> _WHAT YOU NEED TO DO_: Exact copies of all entries are expected.

(Stored entries)
BEGIN
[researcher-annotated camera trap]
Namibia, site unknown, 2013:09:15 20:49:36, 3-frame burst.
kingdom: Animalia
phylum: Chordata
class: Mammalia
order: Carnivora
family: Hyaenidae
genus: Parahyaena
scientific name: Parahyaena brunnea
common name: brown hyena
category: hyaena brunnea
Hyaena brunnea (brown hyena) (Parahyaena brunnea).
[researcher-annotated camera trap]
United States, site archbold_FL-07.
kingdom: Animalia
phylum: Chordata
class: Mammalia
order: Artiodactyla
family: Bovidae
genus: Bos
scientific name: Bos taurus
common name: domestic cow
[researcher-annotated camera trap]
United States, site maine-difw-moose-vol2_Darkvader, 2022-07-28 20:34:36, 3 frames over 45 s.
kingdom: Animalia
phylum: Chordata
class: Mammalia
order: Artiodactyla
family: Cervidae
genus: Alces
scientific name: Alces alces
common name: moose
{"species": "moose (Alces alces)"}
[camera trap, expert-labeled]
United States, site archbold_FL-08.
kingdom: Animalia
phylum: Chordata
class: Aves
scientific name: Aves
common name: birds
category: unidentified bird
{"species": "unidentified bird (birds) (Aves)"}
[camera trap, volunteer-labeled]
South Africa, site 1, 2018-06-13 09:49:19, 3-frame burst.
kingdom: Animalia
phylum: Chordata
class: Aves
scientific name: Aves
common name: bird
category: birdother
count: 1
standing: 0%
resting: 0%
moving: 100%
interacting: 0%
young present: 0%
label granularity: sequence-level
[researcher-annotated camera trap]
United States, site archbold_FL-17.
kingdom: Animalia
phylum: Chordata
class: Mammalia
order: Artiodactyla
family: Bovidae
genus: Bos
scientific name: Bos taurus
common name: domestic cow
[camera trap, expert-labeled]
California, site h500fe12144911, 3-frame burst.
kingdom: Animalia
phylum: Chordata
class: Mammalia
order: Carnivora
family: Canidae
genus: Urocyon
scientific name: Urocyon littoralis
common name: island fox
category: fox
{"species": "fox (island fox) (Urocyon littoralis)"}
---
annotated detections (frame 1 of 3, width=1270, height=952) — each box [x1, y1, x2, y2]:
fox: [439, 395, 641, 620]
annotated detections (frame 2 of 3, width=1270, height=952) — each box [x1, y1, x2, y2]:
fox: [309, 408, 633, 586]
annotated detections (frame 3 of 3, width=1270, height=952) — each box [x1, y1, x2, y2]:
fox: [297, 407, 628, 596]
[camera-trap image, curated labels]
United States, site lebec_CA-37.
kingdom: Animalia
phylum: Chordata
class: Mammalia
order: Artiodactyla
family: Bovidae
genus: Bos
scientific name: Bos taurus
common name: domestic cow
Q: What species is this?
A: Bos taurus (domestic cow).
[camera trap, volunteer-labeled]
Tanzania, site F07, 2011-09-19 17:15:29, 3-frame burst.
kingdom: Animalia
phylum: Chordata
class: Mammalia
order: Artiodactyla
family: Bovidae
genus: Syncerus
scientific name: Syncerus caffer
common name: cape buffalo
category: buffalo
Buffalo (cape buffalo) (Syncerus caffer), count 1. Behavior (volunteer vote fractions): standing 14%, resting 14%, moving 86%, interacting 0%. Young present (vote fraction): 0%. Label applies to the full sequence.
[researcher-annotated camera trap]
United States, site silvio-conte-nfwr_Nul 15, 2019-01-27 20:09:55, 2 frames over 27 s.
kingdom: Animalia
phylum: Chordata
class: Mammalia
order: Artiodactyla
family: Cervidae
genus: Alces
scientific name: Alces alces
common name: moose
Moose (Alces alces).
END
> _OUTPUT_:
[researcher-annotated camera trap]
Namibia, site unknown, 2013:09:15 20:49:36, 3-frame burst.
kingdom: Animalia
phylum: Chordata
class: Mammalia
order: Carnivora
family: Hyaenidae
genus: Parahyaena
scientific name: Parahyaena brunnea
common name: brown hyena
category: hyaena brunnea
Hyaena brunnea (brown hyena) (Parahyaena brunnea).
[researcher-annotated camera trap]
United States, site archbold_FL-07.
kingdom: Animalia
phylum: Chordata
class: Mammalia
order: Artiodactyla
family: Bovidae
genus: Bos
scientific name: Bos taurus
common name: domestic cow
[researcher-annotated camera trap]
United States, site maine-difw-moose-vol2_Darkvader, 2022-07-28 20:34:36, 3 frames over 45 s.
kingdom: Animalia
phylum: Chordata
class: Mammalia
order: Artiodactyla
family: Cervidae
genus: Alces
scientific name: Alces alces
common name: moose
{"species": "moose (Alces alces)"}
[camera trap, expert-labeled]
United States, site archbold_FL-08.
kingdom: Animalia
phylum: Chordata
class: Aves
scientific name: Aves
common name: birds
category: unidentified bird
{"species": "unidentified bird (birds) (Aves)"}
[camera trap, volunteer-labeled]
South Africa, site 1, 2018-06-13 09:49:19, 3-frame burst.
kingdom: Animalia
phylum: Chordata
class: Aves
scientific name: Aves
common name: bird
category: birdother
count: 1
standing: 0%
resting: 0%
moving: 100%
interacting: 0%
young present: 0%
label granularity: sequence-level
[researcher-annotated camera trap]
United States, site archbold_FL-17.
kingdom: Animalia
phylum: Chordata
class: Mammalia
order: Artiodactyla
family: Bovidae
genus: Bos
scientific name: Bos taurus
common name: domestic cow
[camera trap, expert-labeled]
California, site h500fe12144911, 3-frame burst.
kingdom: Animalia
phylum: Chordata
class: Mammalia
order: Carnivora
family: Canidae
genus: Urocyon
scientific name: Urocyon littoralis
common name: island fox
category: fox
{"species": "fox (island fox) (Urocyon littoralis)"}
---
annotated detections (frame 1 of 3, width=1270, height=952) — each box [x1, y1, x2, y2]:
fox: [439, 395, 641, 620]
annotated detections (frame 2 of 3, width=1270, height=952) — each box [x1, y1, x2, y2]:
fox: [309, 408, 633, 586]
annotated detections (frame 3 of 3, width=1270, height=952) — each box [x1, y1, x2, y2]:
fox: [297, 407, 628, 596]
[camera-trap image, curated labels]
United States, site lebec_CA-37.
kingdom: Animalia
phylum: Chordata
class: Mammalia
order: Artiodactyla
family: Bovidae
genus: Bos
scientific name: Bos taurus
common name: domestic cow
Q: What species is this?
A: Bos taurus (domestic cow).
[camera trap, volunteer-labeled]
Tanzania, site F07, 2011-09-19 17:15:29, 3-frame burst.
kingdom: Animalia
phylum: Chordata
class: Mammalia
order: Artiodactyla
family: Bovidae
genus: Syncerus
scientific name: Syncerus caffer
common name: cape buffalo
category: buffalo
Buffalo (cape buffalo) (Syncerus caffer), count 1. Behavior (volunteer vote fractions): standing 14%, resting 14%, moving 86%, interacting 0%. Young present (vote fraction): 0%. Label applies to the full sequence.
[researcher-annotated camera trap]
United States, site silvio-conte-nfwr_Nul 15, 2019-01-27 20:09:55, 2 frames over 27 s.
kingdom: Animalia
phylum: Chordata
class: Mammalia
order: Artiodactyla
family: Cervidae
genus: Alces
scientific name: Alces alces
common name: moose
Moose (Alces alces).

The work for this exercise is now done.